#### Job:
Reproduce the text of the listing below word for word, leaving out the pictures.

----

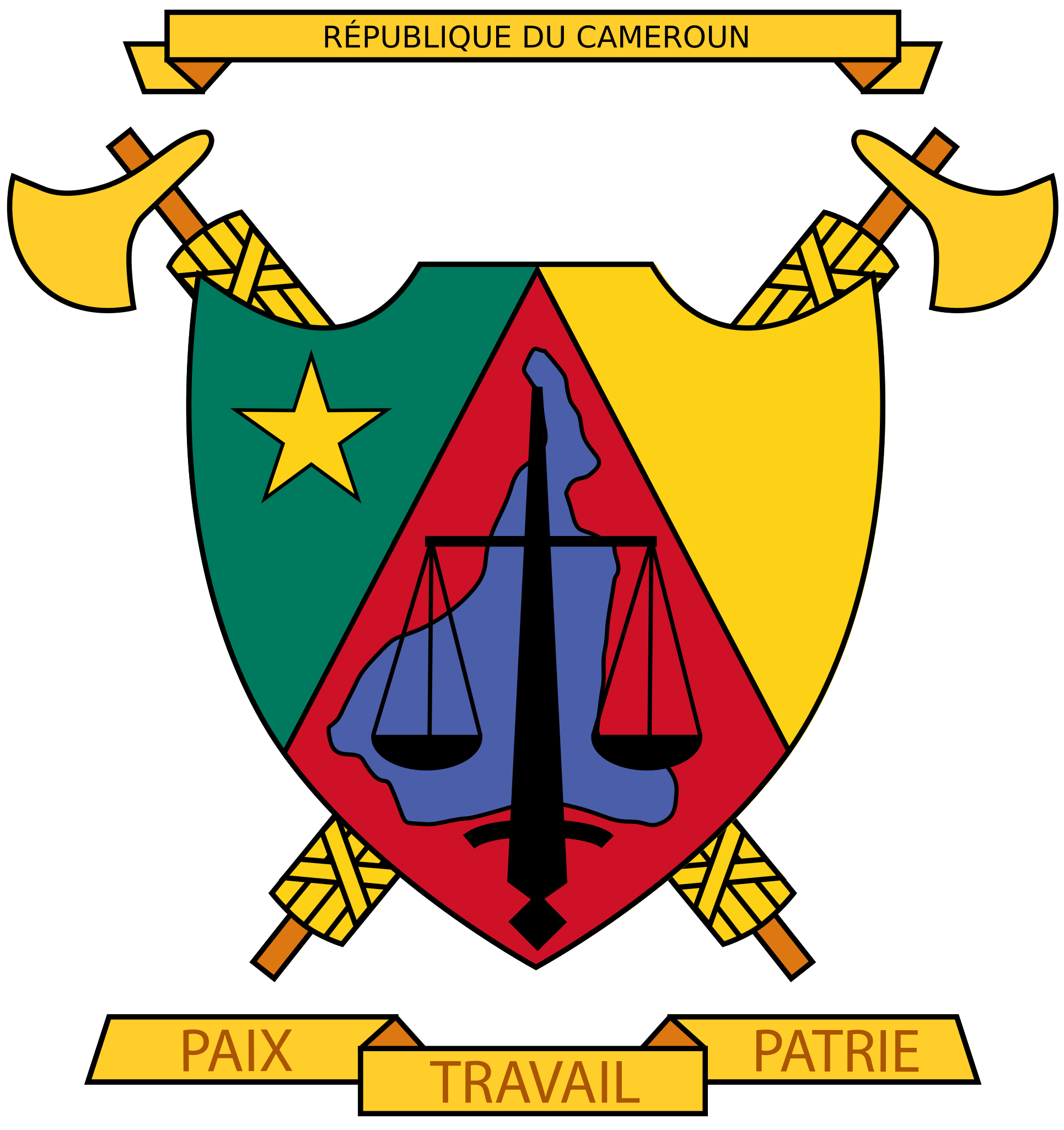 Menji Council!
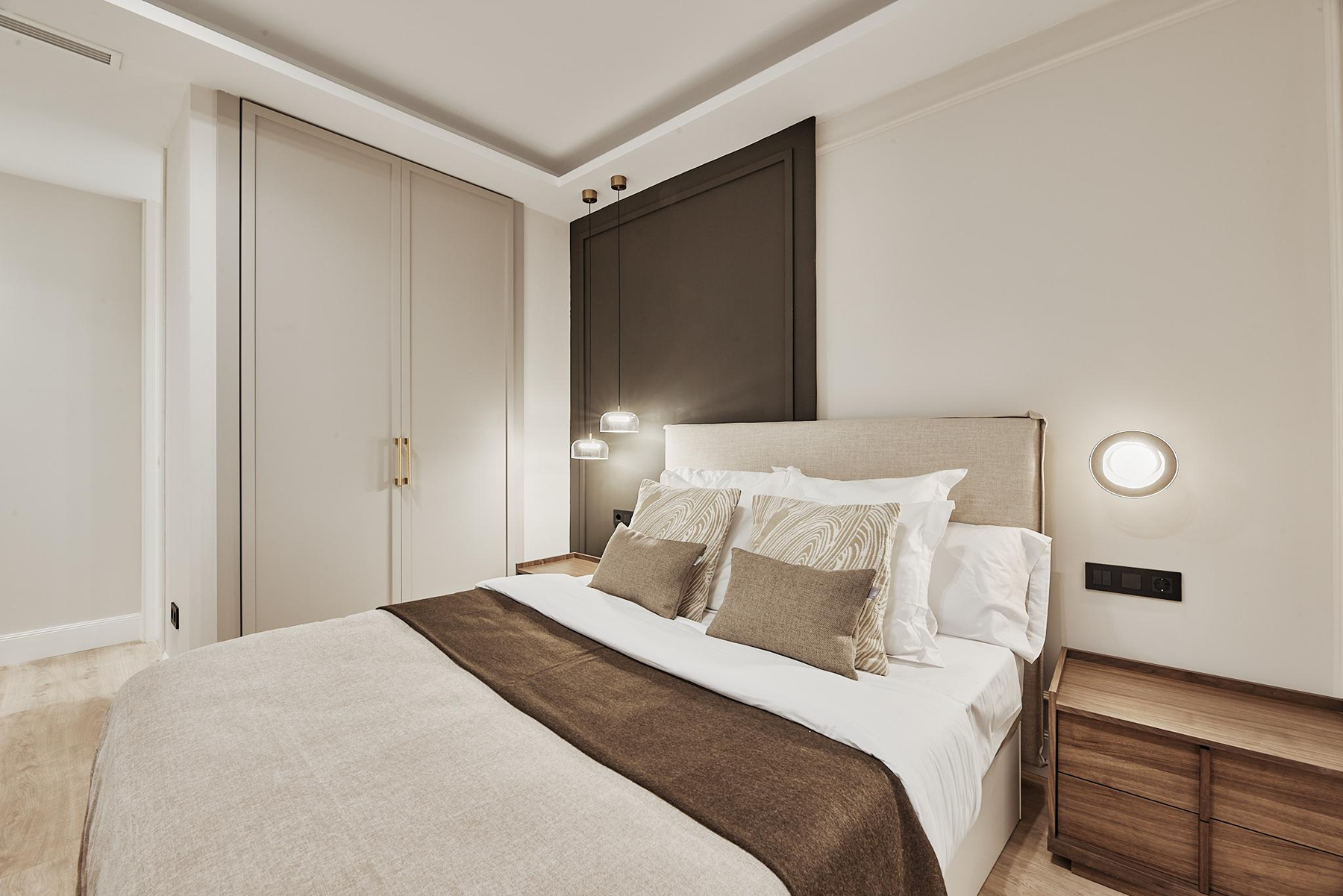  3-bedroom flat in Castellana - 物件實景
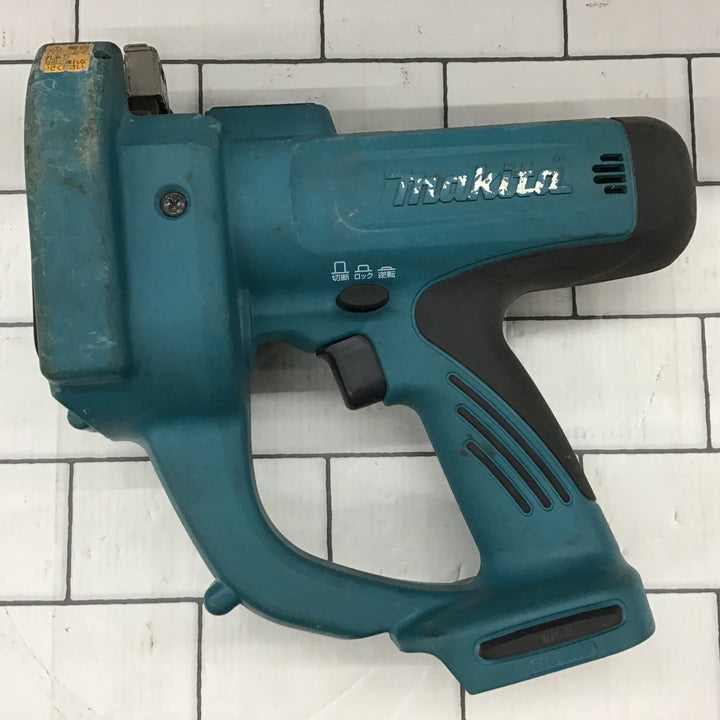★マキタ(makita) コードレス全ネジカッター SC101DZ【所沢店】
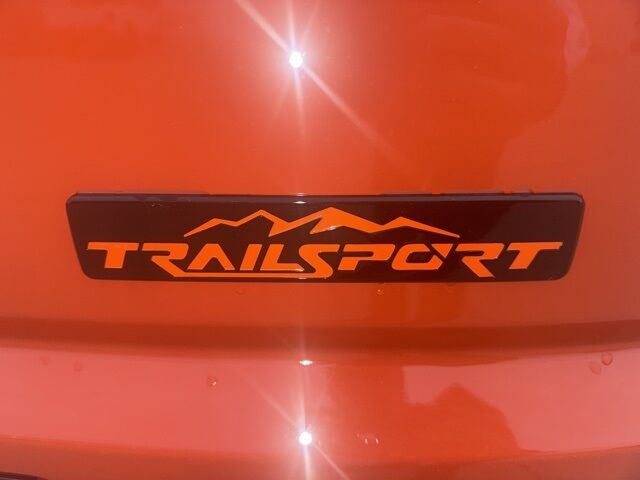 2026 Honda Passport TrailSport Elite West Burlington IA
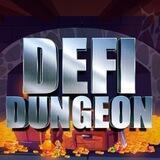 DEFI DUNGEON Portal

----

#### Finished task:
 Menji Council!
  3-bedroom flat in Castellana - 物件實景
★マキタ(makita) コードレス全ネジカッター SC101DZ【所沢店】
 2026 Honda Passport TrailSport Elite West Burlington IA
 DEFI DUNGEON Portal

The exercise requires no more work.